> DATA ENTRIES

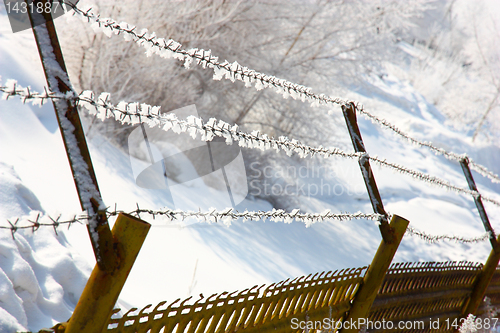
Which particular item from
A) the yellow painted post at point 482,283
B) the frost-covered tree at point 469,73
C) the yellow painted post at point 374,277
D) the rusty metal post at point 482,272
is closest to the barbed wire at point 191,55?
the yellow painted post at point 374,277

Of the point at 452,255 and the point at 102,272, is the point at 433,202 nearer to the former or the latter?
the point at 452,255

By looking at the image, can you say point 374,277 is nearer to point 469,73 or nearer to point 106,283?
point 106,283

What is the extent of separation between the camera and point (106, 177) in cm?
437

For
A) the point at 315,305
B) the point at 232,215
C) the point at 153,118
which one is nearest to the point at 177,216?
the point at 232,215

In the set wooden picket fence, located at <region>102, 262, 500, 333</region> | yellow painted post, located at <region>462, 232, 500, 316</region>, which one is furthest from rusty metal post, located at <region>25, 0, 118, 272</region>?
yellow painted post, located at <region>462, 232, 500, 316</region>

> STATED PROBLEM
Copy the listing exactly. Any image in it stays out of the copy.

> EXERCISE SOLUTION
Which particular item from
A) the yellow painted post at point 482,283
B) the frost-covered tree at point 469,73
C) the yellow painted post at point 374,277
D) the rusty metal post at point 482,272
is closest to the barbed wire at point 191,55?
the yellow painted post at point 374,277

Of the point at 452,255 and the point at 102,272, is the point at 433,202 nearer to the former or the latter?
the point at 452,255

By looking at the image, can you say point 374,277 is nearer to point 469,73 or nearer to point 106,283?
point 106,283

What is the extent of separation between the camera and point (106, 177) in cm?
437

For
A) the point at 315,305
B) the point at 232,215
C) the point at 153,118
which one is nearest to the point at 177,216?
the point at 232,215

In the set wooden picket fence, located at <region>102, 262, 500, 333</region> | yellow painted post, located at <region>462, 232, 500, 316</region>, which one is furthest from rusty metal post, located at <region>25, 0, 118, 272</region>?
yellow painted post, located at <region>462, 232, 500, 316</region>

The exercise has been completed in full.